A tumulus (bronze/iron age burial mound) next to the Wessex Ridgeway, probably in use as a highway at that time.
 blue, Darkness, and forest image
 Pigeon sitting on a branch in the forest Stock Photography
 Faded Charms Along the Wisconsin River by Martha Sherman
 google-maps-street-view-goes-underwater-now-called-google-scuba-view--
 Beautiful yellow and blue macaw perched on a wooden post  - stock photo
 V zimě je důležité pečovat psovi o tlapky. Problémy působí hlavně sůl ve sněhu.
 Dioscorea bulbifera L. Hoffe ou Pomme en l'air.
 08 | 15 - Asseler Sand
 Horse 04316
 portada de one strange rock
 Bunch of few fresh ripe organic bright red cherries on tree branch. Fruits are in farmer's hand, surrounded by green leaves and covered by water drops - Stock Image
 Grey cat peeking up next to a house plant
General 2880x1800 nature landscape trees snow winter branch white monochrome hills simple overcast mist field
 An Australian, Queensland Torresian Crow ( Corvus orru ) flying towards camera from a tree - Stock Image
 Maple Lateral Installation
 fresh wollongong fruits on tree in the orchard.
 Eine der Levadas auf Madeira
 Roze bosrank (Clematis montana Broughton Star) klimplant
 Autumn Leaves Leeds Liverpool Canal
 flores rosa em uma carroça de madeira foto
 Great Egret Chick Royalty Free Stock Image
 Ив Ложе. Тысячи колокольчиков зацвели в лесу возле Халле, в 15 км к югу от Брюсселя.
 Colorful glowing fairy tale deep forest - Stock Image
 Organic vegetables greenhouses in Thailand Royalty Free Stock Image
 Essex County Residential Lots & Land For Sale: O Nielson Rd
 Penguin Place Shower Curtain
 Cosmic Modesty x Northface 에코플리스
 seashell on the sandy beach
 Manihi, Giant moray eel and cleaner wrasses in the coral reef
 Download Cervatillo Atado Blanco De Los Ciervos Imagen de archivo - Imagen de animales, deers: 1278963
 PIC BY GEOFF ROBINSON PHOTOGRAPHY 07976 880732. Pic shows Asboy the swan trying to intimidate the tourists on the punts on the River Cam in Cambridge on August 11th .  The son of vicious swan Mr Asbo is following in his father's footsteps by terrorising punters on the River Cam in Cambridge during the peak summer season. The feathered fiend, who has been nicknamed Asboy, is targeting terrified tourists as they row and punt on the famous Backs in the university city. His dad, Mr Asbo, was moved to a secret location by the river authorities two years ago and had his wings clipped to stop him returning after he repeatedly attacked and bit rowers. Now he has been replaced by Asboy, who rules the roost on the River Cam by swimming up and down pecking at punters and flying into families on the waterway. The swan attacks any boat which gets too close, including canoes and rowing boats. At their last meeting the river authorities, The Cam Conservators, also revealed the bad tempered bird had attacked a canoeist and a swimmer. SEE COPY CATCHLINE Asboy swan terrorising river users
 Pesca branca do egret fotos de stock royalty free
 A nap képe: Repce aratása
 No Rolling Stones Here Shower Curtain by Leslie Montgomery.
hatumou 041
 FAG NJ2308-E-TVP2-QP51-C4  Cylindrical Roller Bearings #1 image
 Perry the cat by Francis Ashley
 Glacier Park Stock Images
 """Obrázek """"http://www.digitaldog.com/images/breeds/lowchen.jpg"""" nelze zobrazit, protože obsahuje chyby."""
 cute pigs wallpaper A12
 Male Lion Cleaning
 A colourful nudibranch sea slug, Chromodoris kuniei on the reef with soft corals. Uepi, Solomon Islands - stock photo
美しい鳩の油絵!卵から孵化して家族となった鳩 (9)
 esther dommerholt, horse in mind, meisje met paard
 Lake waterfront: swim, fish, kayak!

------

[What the task requires] From the entries above, copy every line that holds the word "reef".

[Answer box]
 Manihi, Giant moray eel and cleaner wrasses in the coral reef
 A colourful nudibranch sea slug, Chromodoris kuniei on the reef with soft corals. Uepi, Solomon Islands - stock photo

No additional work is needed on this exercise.